To use this for more than 64 bits of input, use vpmovzxdq to zero-extend each input dword into a qword, setting up for vpmultishiftqb with the same 28,24,...,4,0 control pattern in each qword. (e.g. producing a zmm vector of output from a 256-bit vector of input, or four dwords -> a ymm reg to avoid clock-speed limits and other effects of actually running a 512-bit AVX512 instruction.)

Beware that wider vpermb uses 5 or 6 bits of each control byte, meaning you'll need to broadcast the hexLUT to a ymm or zmm register, or repeat it in memory.

itohex_AVX512VBMI:                         ;  Tested with SDE
    vmovq          xmm1, [multishift_control]
    vpmultishiftqb xmm0, xmm1, qword [esp+8]{1to2}    ; number, plus 4 bytes of garbage.  Or a 64-bit number
    mov    ecx,  [esp+4]            ; out pointer
   
     ;; VPERMB ignores high bits of the selector byte, unlike pshufb which zeroes if the high bit is set
     ;; and it takes the bytes to be shuffled as the optionally-memory operand, not the control
    vpermb  xmm1, xmm0, [hex_lut]   ; use the low 4 bits of each byte as a selector

    vmovq   [ecx], xmm1     ; store 8 bytes of ASCII characters
    ret
    ;; For 64-bit integers: vmovdqa load [multishift_control], and use a vmovdqu store.

section .rodata
align 16
    hex_lut:  db  "0123456789abcdef"
    multishift_control: db 28, 24, 20, 16, 12, 8, 4, 0
    ; 2nd qword only needed for 64-bit integers
                        db 60, 56, 52, 48, 44, 40, 36, 32
# I don't have an AVX512 CPU, so I used Intel's Software Development Emulator
$ /opt/sde-external-8.4.0-2017-05-23-lin/sde -- ./a.out 0x1235fbac
1235fbac

vpermb xmm is not lane-crossing because there's only one lane involved (unlike vpermb ymm or zmm). But unfortunately on CannonLake (according to instlatx64 results), it still has 3-cycle latency so pshufb would be better for latency. But pshufb conditionally zeros based on the high bit so it requires masking the control vector. That makes it worse for throughput, assuming vpermb xmm is only 1 uop. In a loop where we can keep the vector constants in registers (instead of memory operands), it only saves 1 instruction instead of 2.

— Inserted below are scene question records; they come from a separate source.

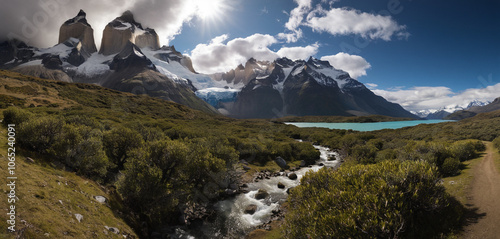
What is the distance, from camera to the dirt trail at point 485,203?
15172 millimetres

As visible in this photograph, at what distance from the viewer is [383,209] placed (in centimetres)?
1525

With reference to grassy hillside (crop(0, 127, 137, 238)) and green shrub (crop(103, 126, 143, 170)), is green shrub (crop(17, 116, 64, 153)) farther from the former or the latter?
green shrub (crop(103, 126, 143, 170))

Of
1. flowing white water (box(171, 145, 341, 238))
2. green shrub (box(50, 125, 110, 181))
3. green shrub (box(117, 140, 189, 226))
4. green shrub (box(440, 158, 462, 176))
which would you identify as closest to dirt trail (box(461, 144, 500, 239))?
green shrub (box(440, 158, 462, 176))

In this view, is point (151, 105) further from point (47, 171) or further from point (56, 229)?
point (56, 229)

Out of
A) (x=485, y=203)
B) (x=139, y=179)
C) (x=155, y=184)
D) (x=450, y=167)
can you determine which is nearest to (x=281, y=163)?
(x=450, y=167)

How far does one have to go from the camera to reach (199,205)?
33.6m

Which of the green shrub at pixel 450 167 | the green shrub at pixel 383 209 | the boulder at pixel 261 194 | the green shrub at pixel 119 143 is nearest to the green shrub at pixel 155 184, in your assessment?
the green shrub at pixel 119 143

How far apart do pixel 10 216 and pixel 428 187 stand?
104 feet

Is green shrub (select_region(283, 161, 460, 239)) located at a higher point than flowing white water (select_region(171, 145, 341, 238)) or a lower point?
higher

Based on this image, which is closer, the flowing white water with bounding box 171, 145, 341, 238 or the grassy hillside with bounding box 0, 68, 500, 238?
the grassy hillside with bounding box 0, 68, 500, 238

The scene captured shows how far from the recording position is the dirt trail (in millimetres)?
15172

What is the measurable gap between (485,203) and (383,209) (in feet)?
39.4

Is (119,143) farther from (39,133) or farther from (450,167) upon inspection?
(450,167)

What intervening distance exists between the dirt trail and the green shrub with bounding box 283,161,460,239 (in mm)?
1309
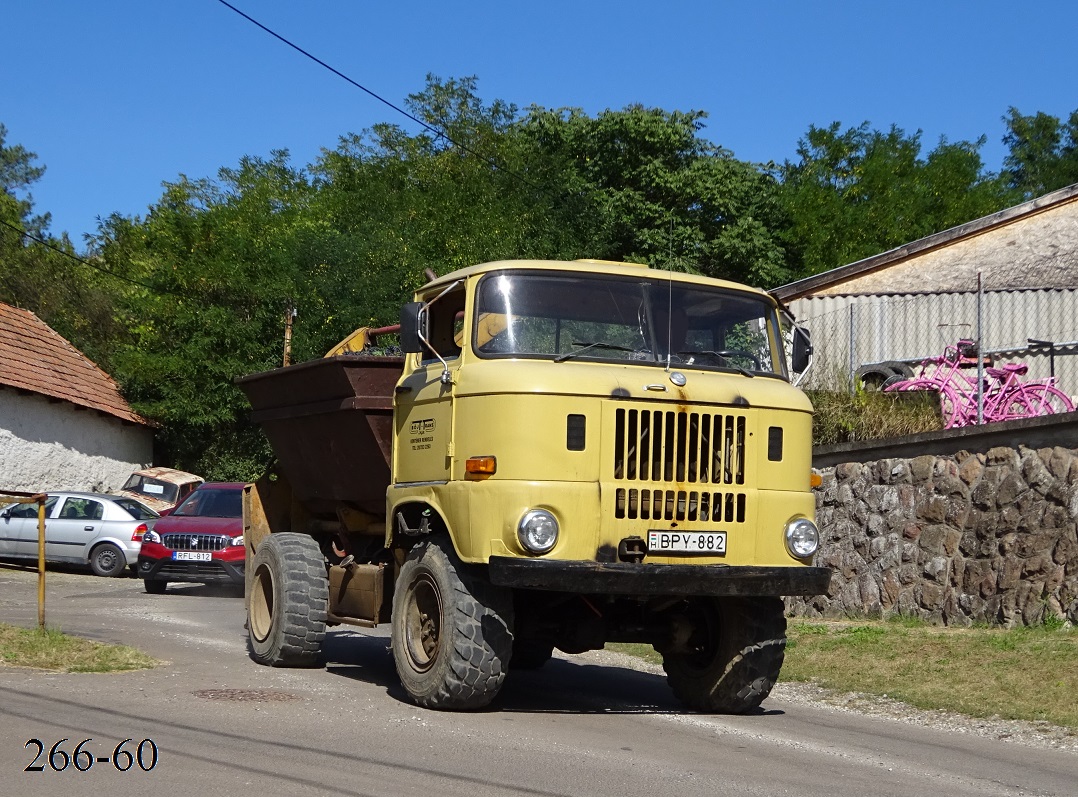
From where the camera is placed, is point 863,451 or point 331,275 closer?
point 863,451

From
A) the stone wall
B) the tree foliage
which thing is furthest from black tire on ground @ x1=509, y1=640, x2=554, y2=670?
the tree foliage

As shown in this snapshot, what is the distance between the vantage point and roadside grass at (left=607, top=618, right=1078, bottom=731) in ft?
32.1

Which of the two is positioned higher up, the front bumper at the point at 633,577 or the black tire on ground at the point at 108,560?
the front bumper at the point at 633,577

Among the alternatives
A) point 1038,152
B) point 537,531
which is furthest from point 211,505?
point 1038,152

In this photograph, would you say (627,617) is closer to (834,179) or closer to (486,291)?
(486,291)

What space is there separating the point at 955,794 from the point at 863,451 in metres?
9.57

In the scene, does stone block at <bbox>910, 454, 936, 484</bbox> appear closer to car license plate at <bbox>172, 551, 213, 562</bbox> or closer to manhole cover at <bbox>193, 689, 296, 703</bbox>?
manhole cover at <bbox>193, 689, 296, 703</bbox>

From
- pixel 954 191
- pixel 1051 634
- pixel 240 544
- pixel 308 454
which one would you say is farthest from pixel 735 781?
pixel 954 191

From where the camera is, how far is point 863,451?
16094mm

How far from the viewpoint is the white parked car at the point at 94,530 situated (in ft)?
78.7

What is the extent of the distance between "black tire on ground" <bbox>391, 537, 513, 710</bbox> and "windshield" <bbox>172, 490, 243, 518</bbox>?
12.1 m

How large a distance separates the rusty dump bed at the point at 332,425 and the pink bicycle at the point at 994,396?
26.5 ft

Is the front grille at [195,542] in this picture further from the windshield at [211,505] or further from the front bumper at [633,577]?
the front bumper at [633,577]

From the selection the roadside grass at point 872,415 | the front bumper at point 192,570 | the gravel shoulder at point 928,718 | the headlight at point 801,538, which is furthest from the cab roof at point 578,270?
the front bumper at point 192,570
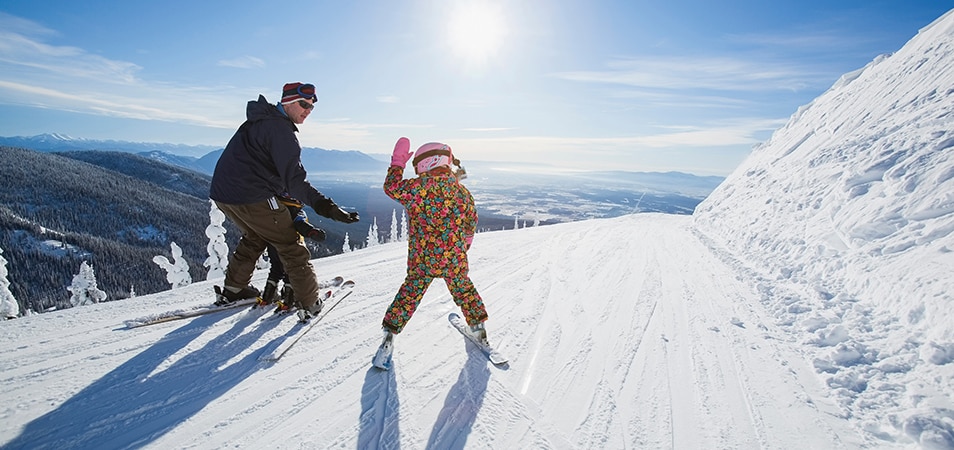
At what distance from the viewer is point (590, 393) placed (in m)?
2.89

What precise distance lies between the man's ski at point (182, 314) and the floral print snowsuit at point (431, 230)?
208cm

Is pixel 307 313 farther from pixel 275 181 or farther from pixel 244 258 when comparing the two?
pixel 275 181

(Update: yes, https://uops.info/ confirms vpermb is 1 uop with 3c latency, 1c throughput on Cannon Lake and Ice Lake. ICL has 0.5c throughput for vpshufb xmm/ymm)


AVX2 variable-shift or AVX512F merge-masking to save an interleave

With AVX512F, we can use merge-masking to right-shift one dword while leaving the other unmodified, after broadcasting the number into an XMM register.

Or we could use an AVX2 variable-shift vpsrlvd to do exactly the same thing, with a shift-count vector of [4, 0, 0, 0]. Intel Skylake and later has single-uop vpsrlvd; Haswell/Broadwell take multiple uops (2p0 + p5). Ryzen's vpsrlvd xmm is 1 uop, 3c latency, 1 per 2 clock throughput. (Worse than immediate shifts).

Then we only need a single-register byte shuffle, vpshufb, to interleave nibbles and byte-reverse. But then you need a constant in a mask register which takes a couple instructions to create. It would be a bigger win in a loop converting multiple integers to hex.

For a non-looping stand-alone version of the function, I used two halves of one 16-byte constant for different things: set1_epi8(0x0f) in the top half, and 8 bytes of pshufb control vector in the low half. This doesn't save a lot because EVEX broadcast memory operands allow vpandd xmm0, xmm0, dword [AND_mask]{1to4}, only requiring 4 bytes of space for a constant.

itohex_AVX512F:       ;; Saves a punpcklbw.  tested with SDE
    vpbroadcastd  xmm0, [esp+8]    ; number.  can't use a broadcast memory operand for vpsrld because we need merge-masking into the old value
    mov     edx, 1<<3             ; element #3
    kmovd   k1, edx
    vpsrld  xmm0{k1}, xmm0, 4      ; top half:  low dword: low nibbles unmodified (merge masking).  2nd dword: high nibbles >> 4
      ; alternatively, AVX2 vpsrlvd with a [4,0,0,0] count vector.  Still doesn't let the data come from a memory source operand.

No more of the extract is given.